I have had an interest in the TI msp430 microcontroller for a few years now. Became aware of it when the ez430 came out (http://www.ti.com/ez430), I am a sucker for $20 microcontroller evaluation boards. I really like the instruction set, the size, power, cost, etc. I want to remember that I became frustrated for a couple of reasons, one most likely was lack of linux support for the tool so I had to use windows. Perhaps even at the time the windows tools, I am not interested in an IDE, in fact will intentionally avoid them. I want my text editor a command line compiler and a dumb loader. I want to remember that I didnt like something about being forced to use the internal RC based clock.

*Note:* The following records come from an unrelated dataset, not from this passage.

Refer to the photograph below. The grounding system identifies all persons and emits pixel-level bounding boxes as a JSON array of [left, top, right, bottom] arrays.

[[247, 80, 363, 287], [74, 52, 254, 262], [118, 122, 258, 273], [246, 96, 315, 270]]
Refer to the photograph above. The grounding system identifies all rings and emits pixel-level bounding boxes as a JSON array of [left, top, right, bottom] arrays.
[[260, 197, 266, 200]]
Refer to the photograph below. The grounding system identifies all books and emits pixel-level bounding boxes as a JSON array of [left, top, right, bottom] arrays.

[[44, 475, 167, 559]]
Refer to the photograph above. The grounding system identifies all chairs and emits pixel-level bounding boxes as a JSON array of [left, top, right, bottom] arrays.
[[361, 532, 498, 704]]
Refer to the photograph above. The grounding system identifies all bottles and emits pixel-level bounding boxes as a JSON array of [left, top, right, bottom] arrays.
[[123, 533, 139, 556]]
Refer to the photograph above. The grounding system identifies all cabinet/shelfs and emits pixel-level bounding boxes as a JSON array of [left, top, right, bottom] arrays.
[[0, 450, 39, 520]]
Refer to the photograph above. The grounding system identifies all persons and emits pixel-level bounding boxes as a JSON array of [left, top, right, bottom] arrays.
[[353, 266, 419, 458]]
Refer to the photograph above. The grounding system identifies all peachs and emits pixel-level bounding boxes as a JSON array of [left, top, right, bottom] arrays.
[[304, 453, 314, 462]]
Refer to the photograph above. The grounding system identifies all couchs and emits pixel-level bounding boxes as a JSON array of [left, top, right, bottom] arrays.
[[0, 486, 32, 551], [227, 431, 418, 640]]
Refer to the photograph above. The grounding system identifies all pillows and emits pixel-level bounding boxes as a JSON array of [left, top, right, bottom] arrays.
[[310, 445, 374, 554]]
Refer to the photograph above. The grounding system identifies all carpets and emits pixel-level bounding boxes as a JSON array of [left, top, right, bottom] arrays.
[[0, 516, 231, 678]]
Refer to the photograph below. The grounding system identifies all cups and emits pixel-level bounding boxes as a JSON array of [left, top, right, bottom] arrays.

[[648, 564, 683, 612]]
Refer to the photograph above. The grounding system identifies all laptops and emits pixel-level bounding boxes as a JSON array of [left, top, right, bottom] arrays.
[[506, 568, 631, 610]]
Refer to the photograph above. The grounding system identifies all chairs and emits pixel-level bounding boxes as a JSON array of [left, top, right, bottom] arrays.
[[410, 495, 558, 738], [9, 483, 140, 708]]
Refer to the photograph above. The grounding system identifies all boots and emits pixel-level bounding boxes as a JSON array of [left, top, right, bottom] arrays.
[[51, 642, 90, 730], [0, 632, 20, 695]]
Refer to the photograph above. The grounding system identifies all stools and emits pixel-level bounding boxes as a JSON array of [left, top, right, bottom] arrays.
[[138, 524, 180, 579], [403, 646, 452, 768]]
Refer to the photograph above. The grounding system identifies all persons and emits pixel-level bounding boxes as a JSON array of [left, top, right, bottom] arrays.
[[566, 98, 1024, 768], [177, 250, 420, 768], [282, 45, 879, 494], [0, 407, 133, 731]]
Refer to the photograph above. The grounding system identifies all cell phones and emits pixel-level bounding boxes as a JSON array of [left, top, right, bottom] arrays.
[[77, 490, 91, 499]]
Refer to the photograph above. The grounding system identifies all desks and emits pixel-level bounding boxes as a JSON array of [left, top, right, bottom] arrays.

Recently I dusted off the ez430 box and started playing with it again. Started to think this instruction set is so simple perhaps I can make an emulator. Stumbled on two linux based attempts at loaders. Found that an msp430 backend has begun for llvm. All of this combined has re-sparked an interest. And most recently I gave up on the simulator I had started as I found (at least one) an open source core in verilog that runs nicely under icarus verilog (http://www.icarus.com/eda/verilog).

So the next few posts will cover building binutils from sources so that you have an assembler and linker. The instruction set is so simple why would you want to use C? If you do though I have a build of llvm working using llvm's clang C frontend (the gcc front is undesireable as a cross compiler on 64 bit systems, at least for ARM, so I prefer the clang front end for now as the results are consistent between 32 and 64 bit Linux). And then a simple loader program for the ez430 based usb stick. And on top of all that using the openmsp430 core for simulating programs and getting much better visibility for debugging.